> [Task 1]
Copy the passage on personal space from "Significant credit goes" to "American office environments." without any changes.
> [Task 2]
In the listing, rewrite the lines from the line with "How far from" to the end of the listing, replacing "nearer" with "closer" and leaving everything else unchanged. Give only those lines.

> [Given passage]
—————
The greeted doesn’t, at first, know who’s behind them. And then, when they do, there’s an awkward jolt.
Proxemics is the study of personal space, and I bet proxemics experts have a field day with their studies of modern office behavior. How frequently have you felt the weirdness of a personal space violation – or wondered whether your co-worker will appreciate, or call HR because of, a hug?
Significant credit goes to one Edward T. Hall (and possibly a generation of unrecognized graduate students!) for developing the field of proxemics. Hall classified four proximal distances: intimate, personal, social and public (1966, p. 114). The discomfort marked by the touch greeting is such that an acquaintance (normally kept at bay, the social proximity a few feet away) breaks into the personal proximity (about 1.5 feet away). This is understood as a transgression by those in some situations, e.g., some American office environments.
An additional (interesting) tidbit from Halls’ work is thus:
“Likewise, husbands returning from work often find themselves sitting and relaxing… for at this distance a couple can engage each other briefly and disengage at will. Some men discover that their wives have arranged the furniture back-to-back… [a] seating arrangement is an appropriate solution to minimum space because it is possible for two people to stay uninvolved if that is their desire” (Hall, 1966, p. 123).
I guess that’s what we do with office cubes, eh?
Hall, E. T. (1963). A system for the notation of proxemic behavior. American anthropologist, 65(5), 1003-1026.
Hall, E. T. (1966). The hidden dimension.
—————
> [Data for processing]
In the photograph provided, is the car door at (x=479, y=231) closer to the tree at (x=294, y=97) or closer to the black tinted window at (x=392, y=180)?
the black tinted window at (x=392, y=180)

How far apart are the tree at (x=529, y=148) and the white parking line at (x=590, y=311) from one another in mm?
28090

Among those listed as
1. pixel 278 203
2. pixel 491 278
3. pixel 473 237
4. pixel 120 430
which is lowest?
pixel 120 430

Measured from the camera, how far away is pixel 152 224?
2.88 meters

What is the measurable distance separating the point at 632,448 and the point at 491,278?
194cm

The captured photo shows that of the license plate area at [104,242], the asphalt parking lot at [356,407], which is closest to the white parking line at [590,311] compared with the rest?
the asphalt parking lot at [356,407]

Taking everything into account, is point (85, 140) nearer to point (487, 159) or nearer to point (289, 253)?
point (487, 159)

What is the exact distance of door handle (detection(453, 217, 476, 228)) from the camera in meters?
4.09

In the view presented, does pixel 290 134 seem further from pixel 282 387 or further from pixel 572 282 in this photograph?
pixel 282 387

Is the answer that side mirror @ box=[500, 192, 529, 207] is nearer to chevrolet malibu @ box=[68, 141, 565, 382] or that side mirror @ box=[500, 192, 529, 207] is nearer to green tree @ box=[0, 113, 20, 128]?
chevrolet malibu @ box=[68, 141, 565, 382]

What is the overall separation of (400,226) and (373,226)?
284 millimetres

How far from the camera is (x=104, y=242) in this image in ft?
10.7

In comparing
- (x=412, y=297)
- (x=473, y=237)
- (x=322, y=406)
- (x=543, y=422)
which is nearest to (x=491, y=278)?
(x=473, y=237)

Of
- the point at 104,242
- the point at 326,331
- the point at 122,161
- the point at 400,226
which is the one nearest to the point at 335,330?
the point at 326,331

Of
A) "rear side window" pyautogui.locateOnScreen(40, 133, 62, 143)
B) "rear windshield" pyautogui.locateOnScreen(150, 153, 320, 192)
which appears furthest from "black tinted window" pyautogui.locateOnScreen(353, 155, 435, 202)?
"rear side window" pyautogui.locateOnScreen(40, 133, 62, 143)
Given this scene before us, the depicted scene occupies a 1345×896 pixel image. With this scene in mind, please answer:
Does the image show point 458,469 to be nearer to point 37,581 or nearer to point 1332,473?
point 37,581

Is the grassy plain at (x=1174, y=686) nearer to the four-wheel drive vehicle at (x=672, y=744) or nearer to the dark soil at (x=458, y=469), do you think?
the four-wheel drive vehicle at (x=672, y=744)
—————
> [Full response 1]
Significant credit goes to one Edward T. Hall (and possibly a generation of unrecognized graduate students!) for developing the field of proxemics. Hall classified four proximal distances: intimate, personal, social and public (1966, p. 114). The discomfort marked by the touch greeting is such that an acquaintance (normally kept at bay, the social proximity a few feet away) breaks into the personal proximity (about 1.5 feet away). This is understood as a transgression by those in some situations, e.g., some American office environments.

> [Full response 2]
How far from the camera is (x=104, y=242) in this image in ft?
10.7

In comparing
- (x=412, y=297)
- (x=473, y=237)
- (x=322, y=406)
- (x=543, y=422)
which is nearest to (x=491, y=278)?
(x=473, y=237)

Of
- the point at 104,242
- the point at 326,331
- the point at 122,161
- the point at 400,226
which is the one nearest to the point at 335,330?
the point at 326,331

Of
A) "rear side window" pyautogui.locateOnScreen(40, 133, 62, 143)
B) "rear windshield" pyautogui.locateOnScreen(150, 153, 320, 192)
which appears furthest from "black tinted window" pyautogui.locateOnScreen(353, 155, 435, 202)?
"rear side window" pyautogui.locateOnScreen(40, 133, 62, 143)
Given this scene before us, the depicted scene occupies a 1345×896 pixel image. With this scene in mind, please answer:
Does the image show point 458,469 to be closer to point 37,581 or closer to point 1332,473?
point 37,581

Is the grassy plain at (x=1174, y=686) closer to the four-wheel drive vehicle at (x=672, y=744) or closer to the dark soil at (x=458, y=469), do you think?
the four-wheel drive vehicle at (x=672, y=744)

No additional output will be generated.